> _What to produce_
Format the lines from the one containing "Choosing from" through the end of the entries as a Markdown table with the columns No. and Line. Number each line, and leave out the blank ones.

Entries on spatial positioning
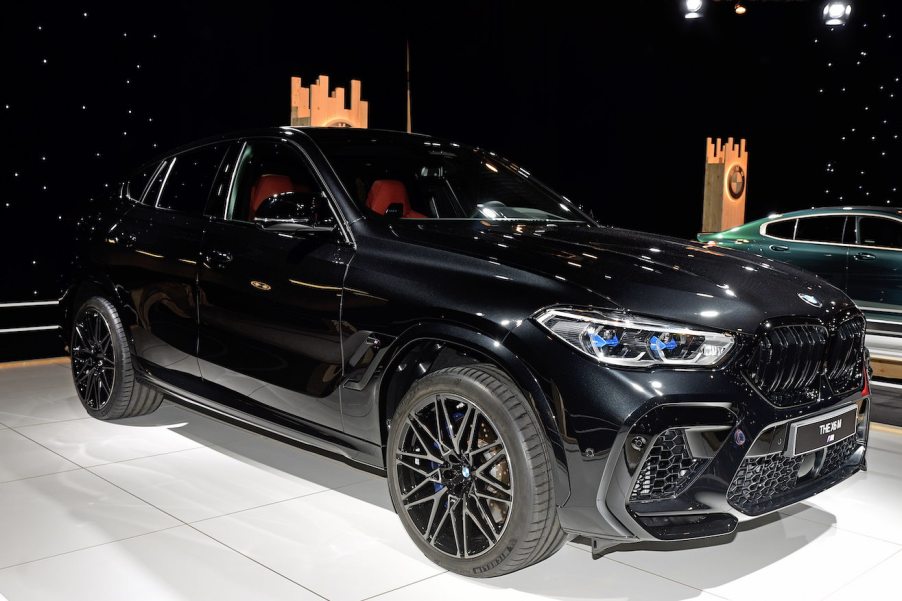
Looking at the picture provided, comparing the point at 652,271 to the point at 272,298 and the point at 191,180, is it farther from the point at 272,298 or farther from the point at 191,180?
the point at 191,180

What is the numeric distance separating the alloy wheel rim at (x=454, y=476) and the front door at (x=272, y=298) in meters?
0.37

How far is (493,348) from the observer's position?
2.45 m

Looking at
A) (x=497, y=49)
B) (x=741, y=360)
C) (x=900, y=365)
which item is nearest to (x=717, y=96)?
(x=497, y=49)

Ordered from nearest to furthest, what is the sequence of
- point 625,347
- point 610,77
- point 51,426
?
point 625,347 → point 51,426 → point 610,77

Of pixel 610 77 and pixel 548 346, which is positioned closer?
pixel 548 346

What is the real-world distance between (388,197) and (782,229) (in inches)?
242

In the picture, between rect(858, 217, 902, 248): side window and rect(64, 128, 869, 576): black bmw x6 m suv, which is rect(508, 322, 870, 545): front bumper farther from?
rect(858, 217, 902, 248): side window

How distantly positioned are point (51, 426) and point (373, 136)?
2.34 metres

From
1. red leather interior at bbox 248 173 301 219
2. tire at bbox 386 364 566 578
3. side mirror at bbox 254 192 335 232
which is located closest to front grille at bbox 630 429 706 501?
tire at bbox 386 364 566 578

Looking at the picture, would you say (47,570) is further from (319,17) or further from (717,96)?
(717,96)

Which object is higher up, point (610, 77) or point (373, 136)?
point (610, 77)

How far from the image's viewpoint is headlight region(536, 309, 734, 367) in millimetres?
2311

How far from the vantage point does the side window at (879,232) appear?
764cm

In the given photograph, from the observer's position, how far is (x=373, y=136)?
3559mm
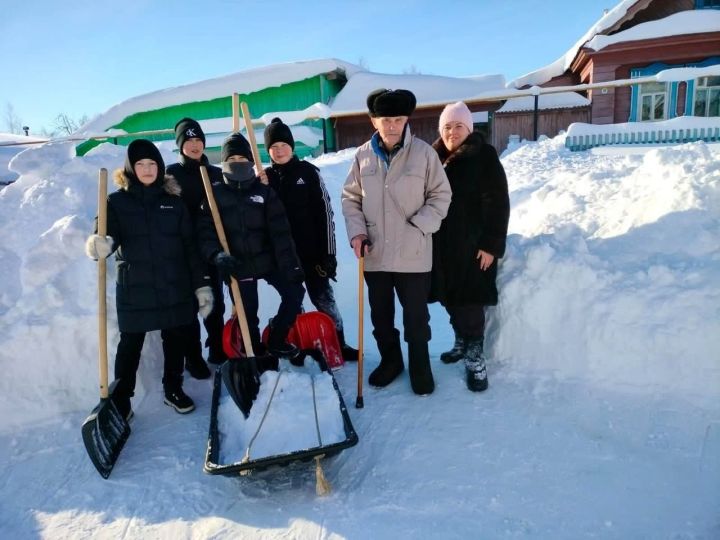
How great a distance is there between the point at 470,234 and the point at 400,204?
542 mm

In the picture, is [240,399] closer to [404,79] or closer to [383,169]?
[383,169]

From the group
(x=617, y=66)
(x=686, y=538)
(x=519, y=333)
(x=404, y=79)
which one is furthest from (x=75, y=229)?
(x=617, y=66)

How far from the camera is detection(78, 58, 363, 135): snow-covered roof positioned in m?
15.4

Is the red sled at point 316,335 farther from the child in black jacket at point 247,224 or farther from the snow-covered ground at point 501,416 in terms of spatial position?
the child in black jacket at point 247,224

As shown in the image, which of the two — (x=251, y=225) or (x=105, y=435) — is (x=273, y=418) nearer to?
(x=105, y=435)

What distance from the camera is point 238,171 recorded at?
3.05 m

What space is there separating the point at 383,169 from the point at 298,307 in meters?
1.16

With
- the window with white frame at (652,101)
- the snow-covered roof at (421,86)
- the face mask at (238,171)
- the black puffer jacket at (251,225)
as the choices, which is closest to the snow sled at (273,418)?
the black puffer jacket at (251,225)

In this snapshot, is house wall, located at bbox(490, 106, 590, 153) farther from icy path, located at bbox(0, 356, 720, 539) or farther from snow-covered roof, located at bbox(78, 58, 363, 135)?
icy path, located at bbox(0, 356, 720, 539)

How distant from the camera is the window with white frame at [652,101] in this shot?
13.3 m

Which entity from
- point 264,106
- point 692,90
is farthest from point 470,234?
point 264,106

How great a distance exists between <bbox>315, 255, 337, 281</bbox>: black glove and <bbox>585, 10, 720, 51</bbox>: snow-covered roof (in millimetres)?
13123

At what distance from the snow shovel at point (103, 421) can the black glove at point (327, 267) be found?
151cm

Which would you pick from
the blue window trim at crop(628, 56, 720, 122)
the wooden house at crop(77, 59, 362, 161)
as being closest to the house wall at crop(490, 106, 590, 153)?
the blue window trim at crop(628, 56, 720, 122)
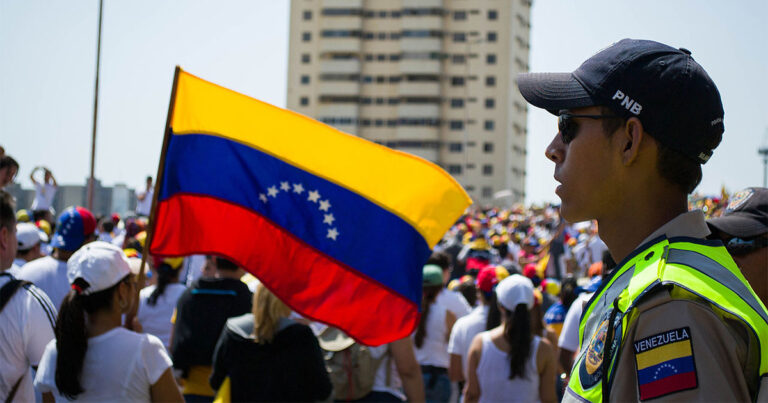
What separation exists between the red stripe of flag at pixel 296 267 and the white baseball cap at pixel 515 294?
0.87 meters

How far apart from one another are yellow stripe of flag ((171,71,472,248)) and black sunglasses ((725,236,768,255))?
8.07 ft

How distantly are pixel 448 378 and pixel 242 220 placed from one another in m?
3.01

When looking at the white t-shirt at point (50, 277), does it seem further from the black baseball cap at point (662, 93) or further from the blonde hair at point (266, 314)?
the black baseball cap at point (662, 93)

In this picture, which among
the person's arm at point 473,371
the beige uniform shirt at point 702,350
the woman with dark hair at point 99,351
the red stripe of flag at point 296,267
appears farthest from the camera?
the person's arm at point 473,371

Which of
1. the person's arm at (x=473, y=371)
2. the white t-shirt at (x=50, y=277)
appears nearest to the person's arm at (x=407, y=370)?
the person's arm at (x=473, y=371)

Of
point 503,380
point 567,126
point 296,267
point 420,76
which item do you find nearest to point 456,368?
point 503,380

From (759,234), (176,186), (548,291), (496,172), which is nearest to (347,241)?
(176,186)

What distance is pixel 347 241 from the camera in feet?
17.9

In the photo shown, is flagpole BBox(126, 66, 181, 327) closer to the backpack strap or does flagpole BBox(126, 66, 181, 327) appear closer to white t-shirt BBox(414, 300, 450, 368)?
the backpack strap

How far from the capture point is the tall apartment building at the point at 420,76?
98.4m

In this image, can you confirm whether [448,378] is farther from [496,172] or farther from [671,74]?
[496,172]

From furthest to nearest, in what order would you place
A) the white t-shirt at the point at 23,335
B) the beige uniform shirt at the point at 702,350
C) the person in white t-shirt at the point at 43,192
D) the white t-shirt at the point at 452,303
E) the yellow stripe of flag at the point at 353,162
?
1. the person in white t-shirt at the point at 43,192
2. the white t-shirt at the point at 452,303
3. the yellow stripe of flag at the point at 353,162
4. the white t-shirt at the point at 23,335
5. the beige uniform shirt at the point at 702,350

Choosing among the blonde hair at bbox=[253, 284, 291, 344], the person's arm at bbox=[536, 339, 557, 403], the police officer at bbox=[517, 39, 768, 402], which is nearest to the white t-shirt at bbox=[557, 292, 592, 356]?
the person's arm at bbox=[536, 339, 557, 403]

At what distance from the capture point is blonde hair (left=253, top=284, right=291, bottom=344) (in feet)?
16.2
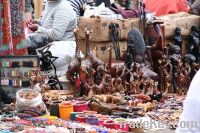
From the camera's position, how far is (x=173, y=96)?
171 inches

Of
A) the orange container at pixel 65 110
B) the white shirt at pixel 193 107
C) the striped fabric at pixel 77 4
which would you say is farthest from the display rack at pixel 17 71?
the white shirt at pixel 193 107

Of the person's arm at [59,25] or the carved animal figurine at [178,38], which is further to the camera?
the person's arm at [59,25]

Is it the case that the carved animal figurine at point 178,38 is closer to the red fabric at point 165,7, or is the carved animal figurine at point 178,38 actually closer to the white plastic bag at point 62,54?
the white plastic bag at point 62,54

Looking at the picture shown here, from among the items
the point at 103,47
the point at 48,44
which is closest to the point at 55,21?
the point at 48,44

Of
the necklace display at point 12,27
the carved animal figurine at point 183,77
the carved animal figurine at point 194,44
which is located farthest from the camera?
the carved animal figurine at point 194,44

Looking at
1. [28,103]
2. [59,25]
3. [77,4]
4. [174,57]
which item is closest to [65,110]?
[28,103]

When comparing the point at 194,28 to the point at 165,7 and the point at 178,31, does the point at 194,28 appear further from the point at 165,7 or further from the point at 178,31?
the point at 165,7

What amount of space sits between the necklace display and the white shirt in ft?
9.58

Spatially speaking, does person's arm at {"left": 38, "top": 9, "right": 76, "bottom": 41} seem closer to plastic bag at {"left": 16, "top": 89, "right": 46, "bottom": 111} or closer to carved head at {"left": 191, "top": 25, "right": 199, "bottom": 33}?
carved head at {"left": 191, "top": 25, "right": 199, "bottom": 33}

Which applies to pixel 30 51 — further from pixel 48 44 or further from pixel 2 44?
pixel 2 44

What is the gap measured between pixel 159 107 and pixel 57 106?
0.87 meters

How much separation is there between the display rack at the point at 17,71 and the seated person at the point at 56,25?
1.22m

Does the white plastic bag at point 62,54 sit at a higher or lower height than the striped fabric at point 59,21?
lower

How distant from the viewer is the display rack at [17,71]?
4.03 meters
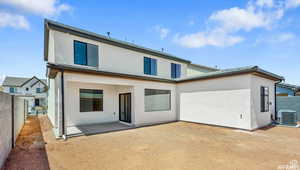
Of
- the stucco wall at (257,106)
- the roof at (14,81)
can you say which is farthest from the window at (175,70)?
the roof at (14,81)

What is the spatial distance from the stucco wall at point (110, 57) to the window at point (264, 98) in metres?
7.06

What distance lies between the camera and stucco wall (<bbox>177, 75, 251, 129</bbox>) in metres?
7.54

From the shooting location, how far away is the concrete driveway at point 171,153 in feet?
12.0

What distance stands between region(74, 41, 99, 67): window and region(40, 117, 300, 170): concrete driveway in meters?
4.78

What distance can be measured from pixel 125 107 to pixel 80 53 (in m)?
4.51

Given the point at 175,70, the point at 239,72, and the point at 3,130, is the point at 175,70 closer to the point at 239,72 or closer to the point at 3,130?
the point at 239,72

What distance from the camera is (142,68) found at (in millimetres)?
11531

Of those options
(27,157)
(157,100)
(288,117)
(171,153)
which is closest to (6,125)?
(27,157)

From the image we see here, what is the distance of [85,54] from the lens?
8.97 meters

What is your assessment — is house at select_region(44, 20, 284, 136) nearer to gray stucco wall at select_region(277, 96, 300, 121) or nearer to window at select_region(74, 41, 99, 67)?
window at select_region(74, 41, 99, 67)

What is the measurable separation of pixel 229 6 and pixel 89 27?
30.8 ft

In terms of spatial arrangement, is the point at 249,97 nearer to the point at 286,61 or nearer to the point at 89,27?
the point at 286,61

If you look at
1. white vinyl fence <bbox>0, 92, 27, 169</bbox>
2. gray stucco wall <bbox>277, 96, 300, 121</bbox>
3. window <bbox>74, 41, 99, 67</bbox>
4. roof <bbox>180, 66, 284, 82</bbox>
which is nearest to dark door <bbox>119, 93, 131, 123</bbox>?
window <bbox>74, 41, 99, 67</bbox>

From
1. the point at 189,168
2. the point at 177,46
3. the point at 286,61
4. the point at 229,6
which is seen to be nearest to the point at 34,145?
the point at 189,168
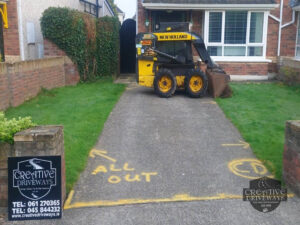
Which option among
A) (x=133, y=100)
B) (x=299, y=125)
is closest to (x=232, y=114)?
(x=133, y=100)

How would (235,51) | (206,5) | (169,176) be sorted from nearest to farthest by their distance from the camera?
(169,176) < (206,5) < (235,51)

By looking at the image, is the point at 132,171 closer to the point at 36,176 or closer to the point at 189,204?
the point at 189,204

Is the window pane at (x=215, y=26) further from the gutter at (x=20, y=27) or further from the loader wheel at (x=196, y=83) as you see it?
the gutter at (x=20, y=27)

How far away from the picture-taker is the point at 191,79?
Result: 12.4m

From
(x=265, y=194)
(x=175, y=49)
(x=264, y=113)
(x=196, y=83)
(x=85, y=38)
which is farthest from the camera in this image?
(x=85, y=38)

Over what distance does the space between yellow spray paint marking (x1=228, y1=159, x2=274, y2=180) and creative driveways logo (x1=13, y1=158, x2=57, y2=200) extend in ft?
10.5

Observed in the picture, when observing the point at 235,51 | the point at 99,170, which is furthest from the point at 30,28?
the point at 99,170

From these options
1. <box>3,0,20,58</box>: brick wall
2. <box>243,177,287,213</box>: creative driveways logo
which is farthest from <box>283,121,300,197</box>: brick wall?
<box>3,0,20,58</box>: brick wall

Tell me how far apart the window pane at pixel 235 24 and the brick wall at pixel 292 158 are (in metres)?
11.2

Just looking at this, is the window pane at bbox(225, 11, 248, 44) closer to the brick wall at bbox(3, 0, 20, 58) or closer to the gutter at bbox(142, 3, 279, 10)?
the gutter at bbox(142, 3, 279, 10)

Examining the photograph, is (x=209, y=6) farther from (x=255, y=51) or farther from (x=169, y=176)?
(x=169, y=176)

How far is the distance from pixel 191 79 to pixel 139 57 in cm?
187

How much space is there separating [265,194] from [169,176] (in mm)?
1560

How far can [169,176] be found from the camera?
250 inches
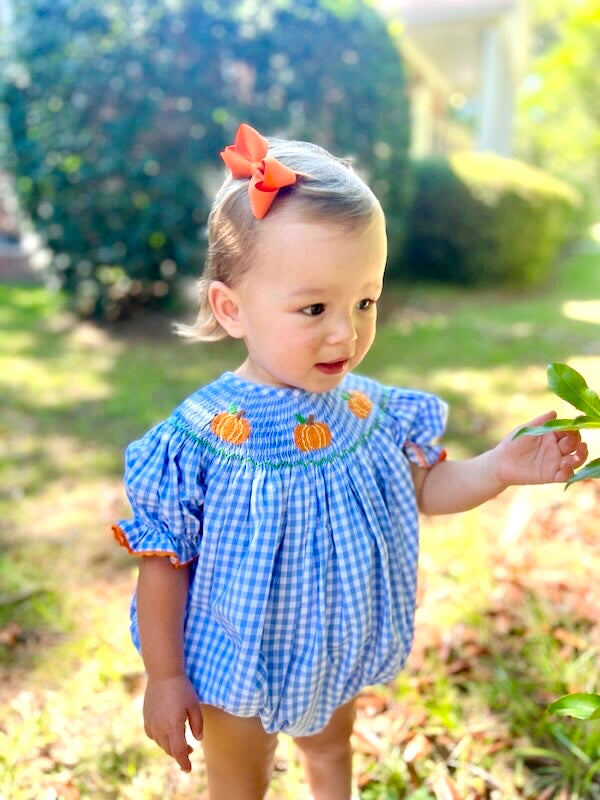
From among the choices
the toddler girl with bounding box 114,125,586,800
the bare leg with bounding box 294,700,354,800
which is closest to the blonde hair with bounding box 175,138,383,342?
the toddler girl with bounding box 114,125,586,800

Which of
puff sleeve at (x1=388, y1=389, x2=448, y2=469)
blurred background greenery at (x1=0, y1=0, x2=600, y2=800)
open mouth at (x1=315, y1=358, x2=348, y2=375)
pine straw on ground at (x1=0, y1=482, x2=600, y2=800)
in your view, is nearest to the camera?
open mouth at (x1=315, y1=358, x2=348, y2=375)

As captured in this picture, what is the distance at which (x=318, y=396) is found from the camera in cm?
147

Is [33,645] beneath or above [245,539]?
beneath

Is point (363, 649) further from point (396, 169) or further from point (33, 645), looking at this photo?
point (396, 169)

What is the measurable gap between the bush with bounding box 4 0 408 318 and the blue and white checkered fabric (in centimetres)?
439

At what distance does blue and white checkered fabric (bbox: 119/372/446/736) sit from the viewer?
1.35 metres

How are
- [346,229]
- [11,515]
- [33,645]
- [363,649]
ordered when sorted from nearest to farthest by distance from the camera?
[346,229] < [363,649] < [33,645] < [11,515]

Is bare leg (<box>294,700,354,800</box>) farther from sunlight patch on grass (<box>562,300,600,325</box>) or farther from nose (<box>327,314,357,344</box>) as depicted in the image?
sunlight patch on grass (<box>562,300,600,325</box>)

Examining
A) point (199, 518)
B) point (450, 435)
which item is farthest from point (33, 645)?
point (450, 435)

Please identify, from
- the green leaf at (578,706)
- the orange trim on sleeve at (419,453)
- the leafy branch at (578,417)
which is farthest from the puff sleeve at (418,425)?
the green leaf at (578,706)

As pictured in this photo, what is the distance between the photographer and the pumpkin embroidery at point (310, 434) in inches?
55.4

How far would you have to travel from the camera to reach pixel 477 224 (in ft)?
28.6

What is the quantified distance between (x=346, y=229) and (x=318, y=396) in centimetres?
34

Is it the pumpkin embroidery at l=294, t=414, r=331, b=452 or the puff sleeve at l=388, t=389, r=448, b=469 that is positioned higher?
the pumpkin embroidery at l=294, t=414, r=331, b=452
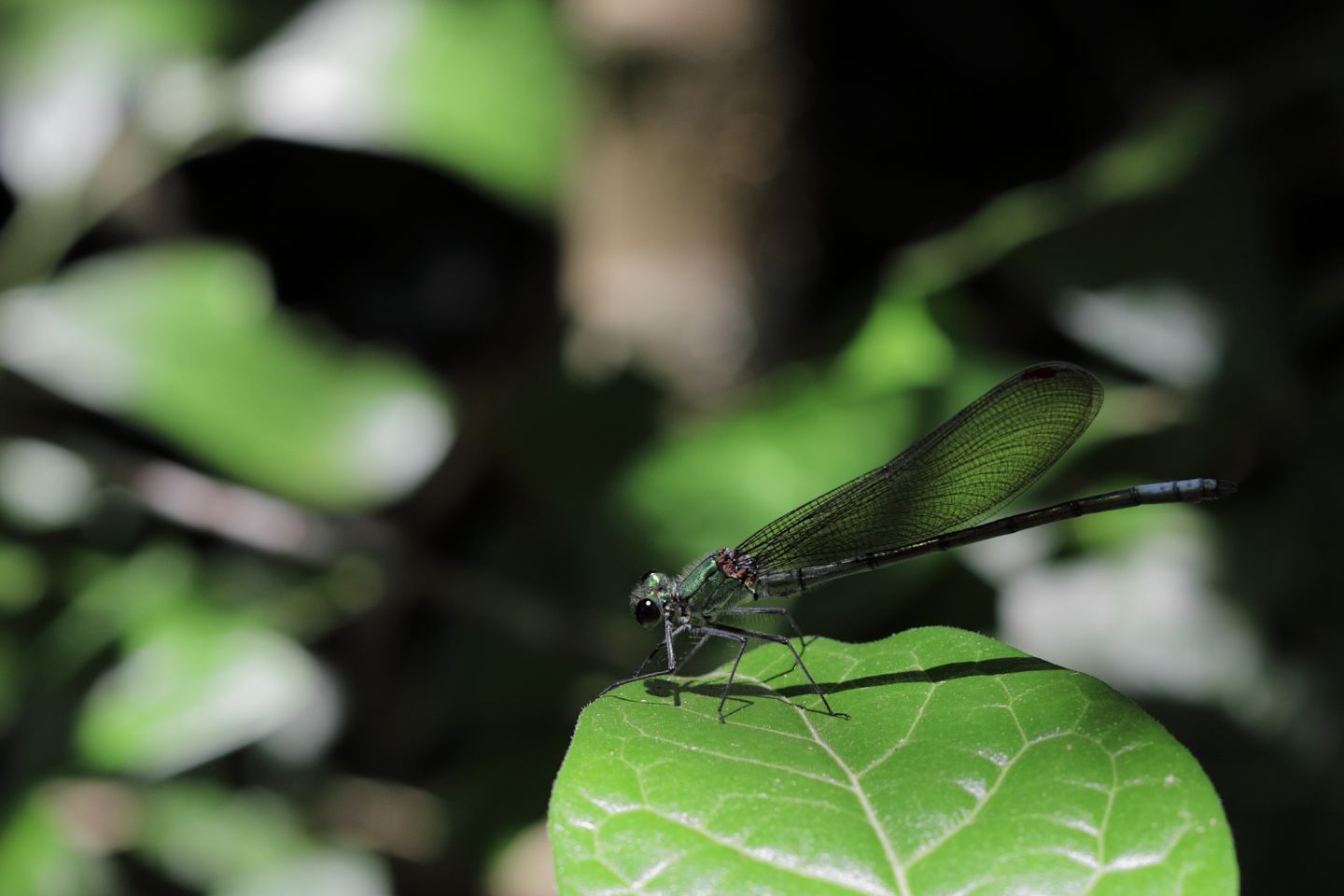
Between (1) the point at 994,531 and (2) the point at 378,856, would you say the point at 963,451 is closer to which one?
(1) the point at 994,531

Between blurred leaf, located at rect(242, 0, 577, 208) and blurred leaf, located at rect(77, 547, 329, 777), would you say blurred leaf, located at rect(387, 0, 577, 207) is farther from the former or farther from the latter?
blurred leaf, located at rect(77, 547, 329, 777)

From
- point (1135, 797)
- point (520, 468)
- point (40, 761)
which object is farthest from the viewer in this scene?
point (520, 468)

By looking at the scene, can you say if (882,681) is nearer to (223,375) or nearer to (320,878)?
(223,375)

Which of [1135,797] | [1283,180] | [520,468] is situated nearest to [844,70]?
[1283,180]

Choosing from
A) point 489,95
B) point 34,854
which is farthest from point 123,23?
point 34,854

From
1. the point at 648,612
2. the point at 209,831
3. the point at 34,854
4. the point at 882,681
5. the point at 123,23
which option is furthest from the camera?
the point at 209,831

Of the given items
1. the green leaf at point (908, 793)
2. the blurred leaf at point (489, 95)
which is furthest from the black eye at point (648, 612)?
the blurred leaf at point (489, 95)

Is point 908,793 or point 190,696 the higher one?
point 190,696

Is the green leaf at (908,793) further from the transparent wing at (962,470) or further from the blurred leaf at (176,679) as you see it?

> _Reply to the task_
| No. | Line |
|---|---|
| 1 | Choosing from |
| 2 | A) point 489,95 |
| 3 | B) point 34,854 |
| 4 | which is farthest from point 123,23? |
| 5 | point 34,854 |
| 6 | From |
| 7 | 1. the point at 648,612 |
| 8 | 2. the point at 209,831 |
| 9 | 3. the point at 34,854 |
| 10 | 4. the point at 882,681 |
| 11 | 5. the point at 123,23 |
| 12 | which option is furthest from the camera? |
| 13 | the point at 209,831 |
| 14 | Of the given items |
| 15 | 1. the green leaf at point (908, 793) |
| 16 | 2. the blurred leaf at point (489, 95) |
| 17 | which is furthest from the black eye at point (648, 612)? |
| 18 | the blurred leaf at point (489, 95) |
| 19 | Is point 908,793 or point 190,696 the higher one? |
| 20 | point 190,696 |
| 21 | Is the green leaf at (908,793) further from the transparent wing at (962,470) or further from the blurred leaf at (176,679) as you see it? |